- [EXERCISE PROMPT]
Please rewrite everything from the line containing "Out of all of" down to the end of the data, swapping "bridge step" for "stone step" and changing nothing else. Leave the pictures out of your answer.

— BEGIN —

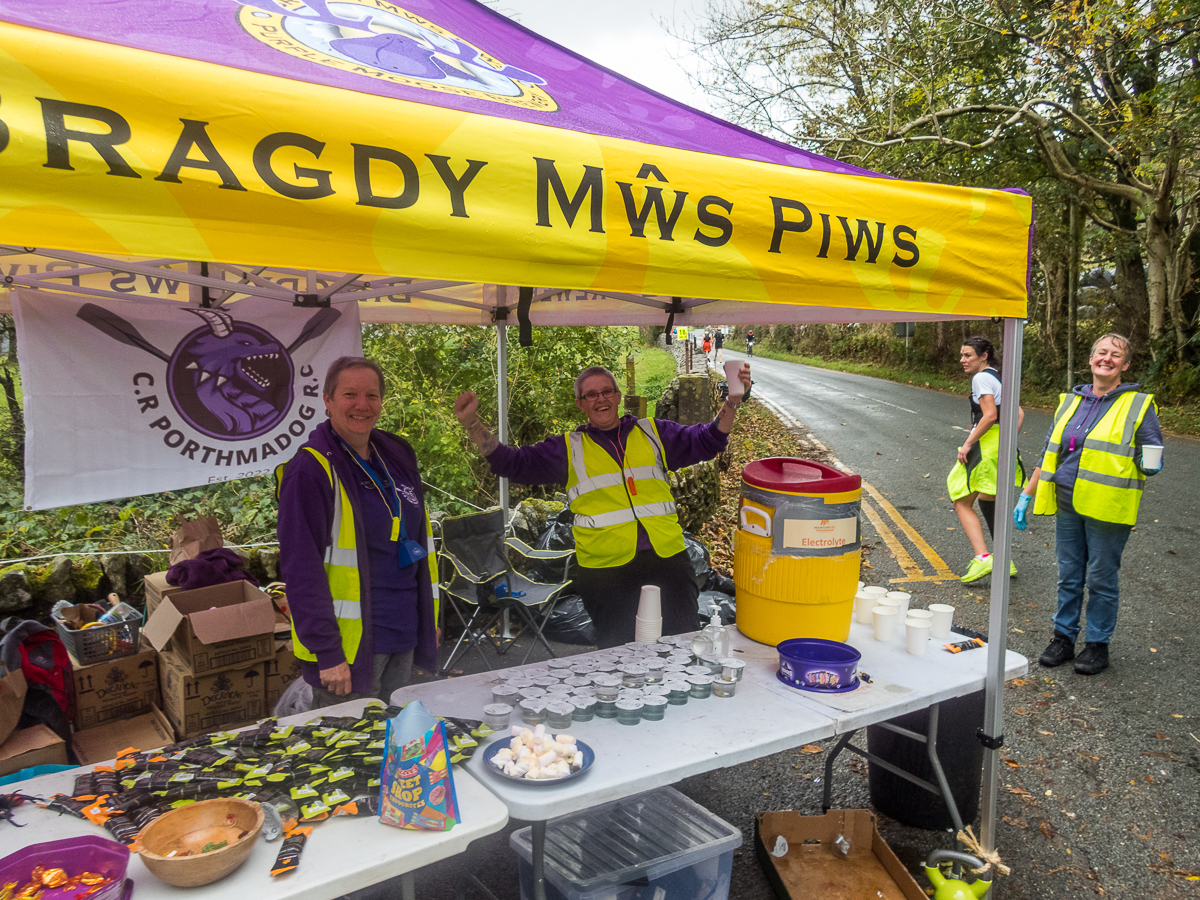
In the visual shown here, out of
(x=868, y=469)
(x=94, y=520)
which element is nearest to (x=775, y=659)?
(x=94, y=520)

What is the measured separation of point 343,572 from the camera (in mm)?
2584

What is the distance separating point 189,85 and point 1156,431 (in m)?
4.85

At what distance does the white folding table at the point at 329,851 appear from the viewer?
60.5 inches

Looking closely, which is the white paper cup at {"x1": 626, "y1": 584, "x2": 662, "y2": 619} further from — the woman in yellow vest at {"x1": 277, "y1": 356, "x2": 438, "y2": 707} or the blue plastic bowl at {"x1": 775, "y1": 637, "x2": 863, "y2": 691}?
the woman in yellow vest at {"x1": 277, "y1": 356, "x2": 438, "y2": 707}

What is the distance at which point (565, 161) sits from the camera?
1904 millimetres

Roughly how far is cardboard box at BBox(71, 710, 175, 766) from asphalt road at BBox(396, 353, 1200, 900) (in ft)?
5.40

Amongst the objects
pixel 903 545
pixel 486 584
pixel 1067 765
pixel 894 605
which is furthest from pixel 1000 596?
pixel 903 545

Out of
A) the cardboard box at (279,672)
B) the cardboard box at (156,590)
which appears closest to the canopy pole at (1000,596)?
the cardboard box at (279,672)

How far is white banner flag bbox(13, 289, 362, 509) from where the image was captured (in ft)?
11.1

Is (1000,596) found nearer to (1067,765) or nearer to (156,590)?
(1067,765)

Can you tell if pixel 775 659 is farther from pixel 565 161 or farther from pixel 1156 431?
pixel 1156 431

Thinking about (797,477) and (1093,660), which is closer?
(797,477)

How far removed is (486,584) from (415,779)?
312 centimetres

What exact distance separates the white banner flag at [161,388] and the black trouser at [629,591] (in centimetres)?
189
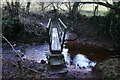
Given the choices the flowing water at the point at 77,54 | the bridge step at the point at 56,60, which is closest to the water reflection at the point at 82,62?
the flowing water at the point at 77,54

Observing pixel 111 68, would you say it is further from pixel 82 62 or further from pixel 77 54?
pixel 77 54

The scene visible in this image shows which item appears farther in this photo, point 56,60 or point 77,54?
point 77,54

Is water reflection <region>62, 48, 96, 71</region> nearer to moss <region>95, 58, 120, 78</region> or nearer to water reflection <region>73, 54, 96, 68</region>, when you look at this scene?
water reflection <region>73, 54, 96, 68</region>

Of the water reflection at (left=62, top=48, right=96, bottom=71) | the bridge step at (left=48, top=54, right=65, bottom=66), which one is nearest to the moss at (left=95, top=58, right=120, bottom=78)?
the water reflection at (left=62, top=48, right=96, bottom=71)

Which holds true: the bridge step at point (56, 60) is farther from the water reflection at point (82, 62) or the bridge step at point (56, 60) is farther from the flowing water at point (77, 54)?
the water reflection at point (82, 62)

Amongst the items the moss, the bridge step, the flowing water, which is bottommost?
the flowing water

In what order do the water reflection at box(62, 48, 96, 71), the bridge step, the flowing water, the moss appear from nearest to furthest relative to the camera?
the moss → the bridge step → the water reflection at box(62, 48, 96, 71) → the flowing water

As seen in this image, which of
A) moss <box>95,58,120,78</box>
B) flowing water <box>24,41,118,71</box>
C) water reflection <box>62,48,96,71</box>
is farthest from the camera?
flowing water <box>24,41,118,71</box>

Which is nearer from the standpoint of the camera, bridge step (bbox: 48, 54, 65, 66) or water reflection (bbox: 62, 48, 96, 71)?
bridge step (bbox: 48, 54, 65, 66)

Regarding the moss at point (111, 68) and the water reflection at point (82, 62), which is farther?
the water reflection at point (82, 62)

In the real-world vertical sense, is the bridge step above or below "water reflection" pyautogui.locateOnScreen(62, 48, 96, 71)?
above

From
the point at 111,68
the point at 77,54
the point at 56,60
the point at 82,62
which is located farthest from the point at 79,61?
the point at 111,68

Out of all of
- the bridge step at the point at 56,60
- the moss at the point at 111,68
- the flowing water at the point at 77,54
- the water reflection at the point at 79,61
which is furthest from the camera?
the flowing water at the point at 77,54

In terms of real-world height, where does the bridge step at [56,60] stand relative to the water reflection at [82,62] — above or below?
above
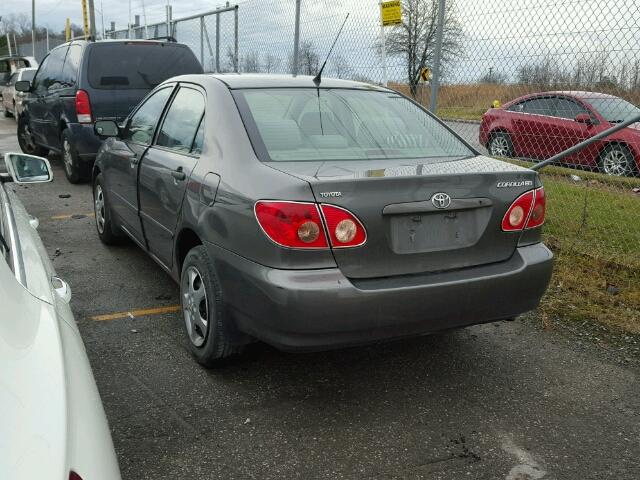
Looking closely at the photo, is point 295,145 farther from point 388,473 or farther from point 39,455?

— END —

- [OUTPUT]
Out of all of
- the stone step at the point at 56,60
- the moss at the point at 111,68
- the flowing water at the point at 77,54
- the water reflection at the point at 79,61
which is furthest from the camera?
the flowing water at the point at 77,54

In terms of real-world height, where does the stone step at [56,60] stand relative to the water reflection at [82,62] — above or below?
above
Looking closely at the photo, is point 295,145 farther from point 388,473 or farther from point 39,455?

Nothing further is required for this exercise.